VCU Health

Enterprise Analytics Data Engineer II

Richmond, VA Full time
The Data Engineer is responsible for designing, developing and maintaining scalable data pipelines and data infrastructure transforming raw data into insights.

Leveraging experience in data engineering, data management, data operations and governance frameworks, this position will collaborate with cross-functional teams to architect scalable and efficient data pipelines, optimize data storage and retrieval systems, and ensure data quality and integrity throughout the data lifecycle.

Essential Job Statements

  • Designs and implements scalable data pipelines for ingesting, transforming, and loading multi-format, batch or streaming data from various sources into enterprise Data Lakehouse. 

  • Ensures data quality and integrity through data cleansing, validation, and transformation techniques. 

  • Automates data processing workflows using scripting languages and orchestration tools. 

  • Builds and deploys RESTful API’s and web services for data access and data requests. 

  • Helps define the data management strategy and roadmap for the organization. 

  • Collaborates with data architects, data engineers, and product managers to align data solutions with business strategy. 

  • Stays current with industry trends, vendor product offerings, and evolving data technologies to ensure the organization leverages the best modern data engineering tools. 

  • Develops and maintains technical design documents, coding best practices and standards to ensure consistent and reliable data management processes are in place. 

  • Responsible for maintaining legacy technologies and processes as new ones are adopted. 

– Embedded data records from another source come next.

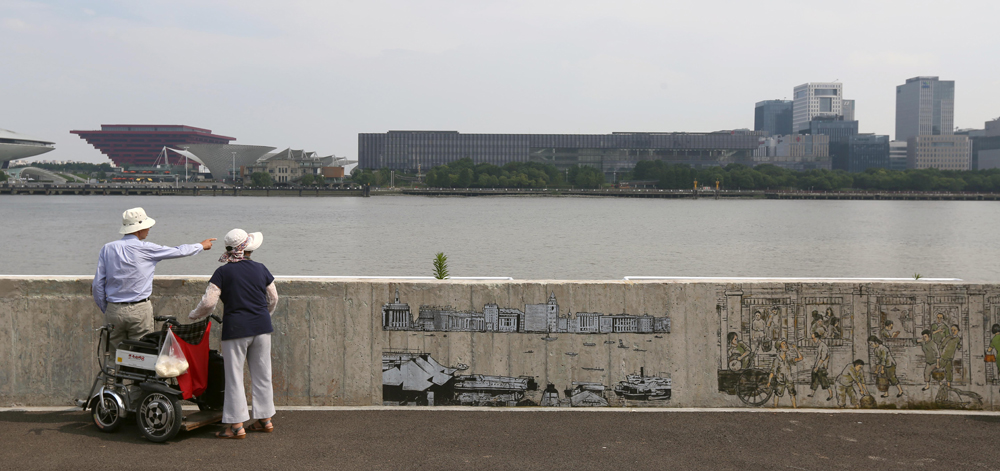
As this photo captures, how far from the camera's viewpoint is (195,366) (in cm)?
708

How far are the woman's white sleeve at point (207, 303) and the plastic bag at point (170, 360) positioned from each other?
27 centimetres

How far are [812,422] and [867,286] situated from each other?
5.23ft

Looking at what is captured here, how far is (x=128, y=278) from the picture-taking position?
7.10 meters

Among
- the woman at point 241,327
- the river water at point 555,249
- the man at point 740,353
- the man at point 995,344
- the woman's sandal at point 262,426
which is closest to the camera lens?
the woman at point 241,327

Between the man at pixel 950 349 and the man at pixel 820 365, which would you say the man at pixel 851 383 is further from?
the man at pixel 950 349

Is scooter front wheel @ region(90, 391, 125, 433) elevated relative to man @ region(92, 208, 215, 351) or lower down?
lower down

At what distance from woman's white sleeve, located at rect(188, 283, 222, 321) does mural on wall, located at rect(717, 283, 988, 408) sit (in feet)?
15.6

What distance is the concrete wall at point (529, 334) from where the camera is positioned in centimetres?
798

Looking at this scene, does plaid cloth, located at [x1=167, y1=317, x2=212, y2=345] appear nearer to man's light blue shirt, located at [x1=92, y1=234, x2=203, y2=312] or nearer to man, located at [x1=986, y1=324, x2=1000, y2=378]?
man's light blue shirt, located at [x1=92, y1=234, x2=203, y2=312]

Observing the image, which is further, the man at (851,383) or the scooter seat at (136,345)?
the man at (851,383)

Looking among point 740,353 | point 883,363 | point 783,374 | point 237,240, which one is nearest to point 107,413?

  • Mentors junior Data Engineers. 

Patient Population

Not applicable to this position. 

Employment Qualifications 


Required Education: 

Bachelor’s Degree in Business, IT, Math, Data Analytics, Engineering, or related discipline 

Combination of education and experience may be considered in lieu of a degree.

Preferred Education: 

Master’s degree in Business, IT, Math, Data Analytics, Engineering or related discipline 

Licensure/Certification Required: 

Licensure/Certification Preferred: 

Minimum Qualifications 

Years and Type of Required Experience 

5+ years of experience in Data Engineering, Data Management or Data Warehouse/Lakehouse design and development. 

3+ years of experience in Python/PySpark for building and maintaining data pipelines.  

1+ years of experience with cloud based modern data platforms and services (e.g., Azure, GCP or AWS). 

Other Knowledge, Skills and Abilities Required: 

Strong knowledge of database systems, data modeling techniques, and SQL proficiency. 

Experience creating and enhancing ETL and ELT processes. 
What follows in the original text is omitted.